_PAGE TEXT_
►

## ‘Mémoire sur la théorie mathématique des phénomènes électro-dynamiques déduite de l’expérience, dans lequel se trouvent réunis les Mémoires que M. Ampère a communiqués a l’Académie royale des Sciences, dans les séances des 4 et 26 décembre 1820, 10 juin 1822, 22 décembre 1823, 12 septembre et 21 novembre 1825.’ Pp. 175-388 in: Mémoires de l’Académie Royale des Sciences de l’Institut de France, Tome VI, Année 1823.

Paris: Firmin Didot, 1827.

First edition, journal issue in the original printed wrappers, of the “Principia of electrodynamics” (DSB). “Having established a noumenal foundation for electrodynamic phenomena, Ampere’s next steps were to discover the relationships between the phenomena and to devise a theory from which these relationships could be mathematically deduced. This double task was undertaken in the years 1821-1825, and his success was reported in his greatest work ... In this work, the Principia of electrodynamics, Ampère first described the laws of action of electric currents” (DSB). “The experimental investigation by which Ampère established the laws of the mechanical action between electric currents is one of the most brilliant achievements in science. The whole, theory and experiment, seems as if it had leaped, full grown and full armed, from the brain of the 'Newton of electricity.' It is perfect in form, and unassailable in accuracy, and it is summed up in a formula from which all the phenomena may be deduced, and which must always remain the cardinal formula of electro-dynamics” (James Clerk Maxwell, *Treatise on Electricity and Magnetism*, Vol. II, p. 162). Rare in the original printed wrappers.

◄

_GIVEN DATA_

►

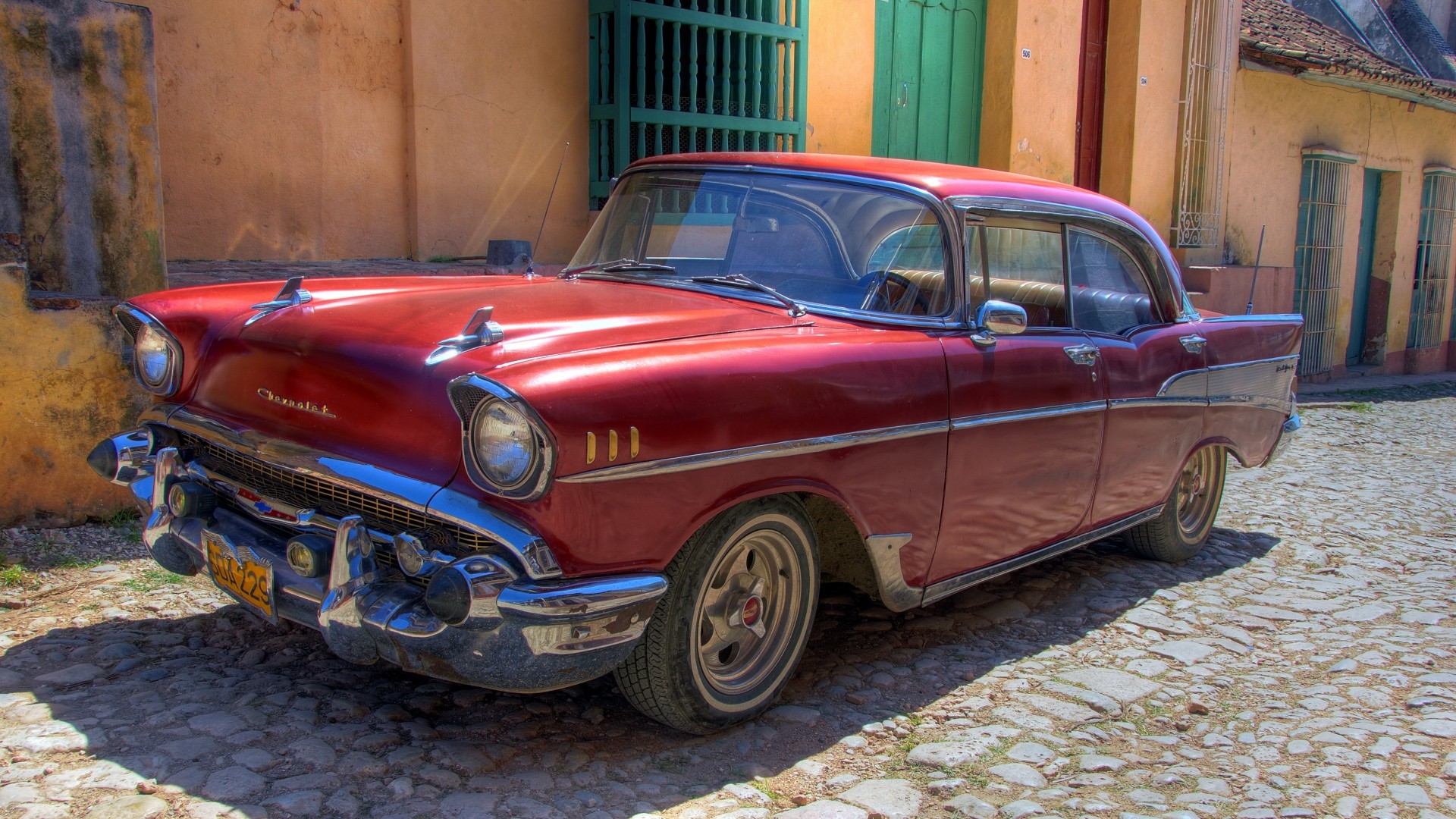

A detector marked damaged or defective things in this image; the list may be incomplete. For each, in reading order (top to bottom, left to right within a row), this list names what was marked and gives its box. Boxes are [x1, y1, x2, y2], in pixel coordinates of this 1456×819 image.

peeling paint wall [0, 0, 165, 299]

◄

_WHAT TO DO_
1: Using the description of Ampère's memoir, answer these:
(a) Who published the volume, and in what year?
(b) On which pages of the volume does the memoir appear?
(c) In the DSB passage, which years are given for the "double task"?
2: Write the next part of the description of Ampère's memoir, starting after its final sentence.

_EXPECTED RESPONSES_
1:
(a) Firmin Didot, 1827
(b) Pages 175-388
(c) 1821-1825

2:
“By that time, early 1823, Ampère’s electrodynamics had reached maturity. With the perfected Ampère law, the Ampèrean currents, and proper analytical tools, one could calculate every known magnetic or electromagnetic effect. However, a systematic account of the theory was still wanting. This Ampère gave in 1826 with his masterful ‘Mémoire sur la théorie des phénomènes électro-dynamiques, uniquement déduite de l’expérience.’

“Imitating the rhetorics of Newton’s *Principia *or Fourier’s *Théorie Analytique de la Chaleur, *Ampere presented his results as the plain expression of experimental truths: ‘I have solely consulted experiment to establish the laws of these phenomena, and I have deduced the only formula that can represent the forces to which they are due.’ Later commentators have had no difficulty detecting a few unwarranted hypotheses in Ampere's theory, for example the central character of elementary forces, the absence of elementary torque, and the Ampèrean currents. There is no reason, however, to doubt Ampere's sincerity. As was mentioned, the concept of *physical *current elements, on which the character of the action between current elements depended, seemed to be materialized in his apparatus. The currents in magnets were not a hypothesis, as far as they were the only consistent way to unify magnetism and electromagnetism: 'The proofs on which I base [my theory] mostly result from the fact that they reduce to a single principle three sorts of actions which all phenomena prove to depend on a common cause, and which cannot be reduced in a different manner.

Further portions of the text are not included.